··· Texte fourni ···

Pour le PDG, une défense taillée sur mesure

Carlos Ghosn a choisi le très réputé Motonari Otsuru comme avocat. Un allié précieux pour le patron de Renault puisqu’il a un temps dirigé le bureau d’enquêtes spéciales responsable de son arrestation.
Carlos Ghosn apparaissant à la télévision japonaise, à Tokyo, le 21 décembre. (Photo par Jiji Press. AFP)
publié le 7 janvier 2019 à 21h17

En apparence, il n'est que douceur et discrétion. Un visage jovial sous des mèches rebelles poivre et sel. Des joues généreuses derrière de rondes lunettes. Ses surnoms révèlent toutefois un autre personnage. C'est «M. au carré», pour son extrême sérieux et son implacable rigueur, ou encore «le Confesseur», pour sa capacité à faire parler les suspects les plus retors. Motonari Otsuru, 63 ans, est l'avocat japonais choisi par Carlos Ghosn. S'il travaille en collaboration avec le cabinet américain Paul, Weiss, Rifkind, Wharton & Garrison LLP, également recruté par le patron déchu de Nissan, c'est bien lui qui assure la défense du Franco-Libano-Brésilien depuis son arrestation surprise le 19 novembre sur le tarmac de l'aéroport Haneda de Tokyo.

A ce titre, la star du barreau japonais est l’une des très rares personnes, avec les ambassadeurs de France, du Brésil et du Liban, à pouvoir rendre visite au dirigeant de Renault dans sa petite cellule du centre de détention de Kosuge, au nord-est de Tokyo. Il n’a pas le droit d’assister son client lors des interrogatoires et n’a pas accès aux pièces du dossier, mais il peut s’entretenir avec lui pour le conseiller. Il n’a rien dévoilé de sa stratégie et son cabinet refuse les demandes de commentaires. Tout juste sait-on que Carlos Ghosn nie en bloc les faits qu’on lui reproche.

··· Données fournies ···

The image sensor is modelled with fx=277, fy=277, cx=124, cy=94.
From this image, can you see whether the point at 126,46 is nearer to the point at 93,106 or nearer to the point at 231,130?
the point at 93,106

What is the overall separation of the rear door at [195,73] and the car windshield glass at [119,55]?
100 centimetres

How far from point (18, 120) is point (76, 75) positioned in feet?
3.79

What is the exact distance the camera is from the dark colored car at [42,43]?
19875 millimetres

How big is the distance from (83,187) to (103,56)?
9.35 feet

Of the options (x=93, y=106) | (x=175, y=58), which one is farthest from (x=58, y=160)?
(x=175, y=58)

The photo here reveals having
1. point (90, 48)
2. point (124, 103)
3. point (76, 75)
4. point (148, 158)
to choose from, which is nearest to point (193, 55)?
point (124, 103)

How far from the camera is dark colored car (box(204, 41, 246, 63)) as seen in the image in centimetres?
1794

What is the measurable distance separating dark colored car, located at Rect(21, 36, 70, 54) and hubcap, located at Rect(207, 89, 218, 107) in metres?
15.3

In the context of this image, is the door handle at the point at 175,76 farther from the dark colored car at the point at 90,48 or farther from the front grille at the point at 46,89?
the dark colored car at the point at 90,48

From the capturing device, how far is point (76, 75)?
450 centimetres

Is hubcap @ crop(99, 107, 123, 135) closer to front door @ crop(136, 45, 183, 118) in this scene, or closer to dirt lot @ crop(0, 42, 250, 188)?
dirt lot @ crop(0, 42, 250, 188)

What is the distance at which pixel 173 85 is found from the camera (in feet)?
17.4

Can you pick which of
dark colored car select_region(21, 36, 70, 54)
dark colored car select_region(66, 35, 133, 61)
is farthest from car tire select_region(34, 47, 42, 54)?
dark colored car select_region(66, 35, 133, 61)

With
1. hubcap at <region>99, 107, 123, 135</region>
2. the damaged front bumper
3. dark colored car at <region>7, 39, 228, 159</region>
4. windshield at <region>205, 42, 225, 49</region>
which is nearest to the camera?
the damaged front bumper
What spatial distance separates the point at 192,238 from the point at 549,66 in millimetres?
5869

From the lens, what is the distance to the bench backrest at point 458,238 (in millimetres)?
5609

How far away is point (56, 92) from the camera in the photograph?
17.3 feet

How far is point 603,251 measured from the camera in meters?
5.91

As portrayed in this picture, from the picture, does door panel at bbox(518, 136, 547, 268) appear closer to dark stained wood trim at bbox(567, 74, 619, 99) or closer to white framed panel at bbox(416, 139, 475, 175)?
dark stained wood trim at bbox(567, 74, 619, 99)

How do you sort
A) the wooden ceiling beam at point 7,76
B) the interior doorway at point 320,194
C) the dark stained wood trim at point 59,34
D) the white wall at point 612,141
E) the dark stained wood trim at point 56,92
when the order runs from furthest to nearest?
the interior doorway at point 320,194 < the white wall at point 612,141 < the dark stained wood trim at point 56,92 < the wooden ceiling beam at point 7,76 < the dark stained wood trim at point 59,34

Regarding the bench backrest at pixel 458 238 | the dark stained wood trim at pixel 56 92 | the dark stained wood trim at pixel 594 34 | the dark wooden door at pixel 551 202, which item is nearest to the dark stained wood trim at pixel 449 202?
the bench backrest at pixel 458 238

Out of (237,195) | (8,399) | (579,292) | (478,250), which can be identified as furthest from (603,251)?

···

**Consignes:**
[1] Répondez aux questions suivantes à partir du texte fourni :
(a) Quel âge a Motonari Otsuru ?
(b) Où se situe le centre de détention de Kosuge ?
(c) Quel surnom Motonari Otsuru doit-il à sa capacité à faire parler les suspects les plus retors ?
[2] Reformulez sous forme de liste le paragraphe du texte fourni qui commence par «A ce titre, la star du barreau japonais», en conservant ses faits principaux.

**Réponses:**
[1]
(a) Il a 63 ans.
(b) Il se situe au nord-est de Tokyo.
(c) On le surnomme «le Confesseur».

[2]
- Avec les ambassadeurs de France, du Brésil et du Liban, Motonari Otsuru est l'une des très rares personnes autorisées à rendre visite au dirigeant de Renault au centre de détention de Kosuge, au nord-est de Tokyo.
- Il ne peut ni assister son client lors des interrogatoires ni consulter les pièces du dossier, mais il peut s'entretenir avec lui pour le conseiller.
- Il n'a rien révélé de sa stratégie, et son cabinet refuse les demandes de commentaires.
- On sait seulement que Carlos Ghosn nie en bloc les faits qui lui sont reprochés.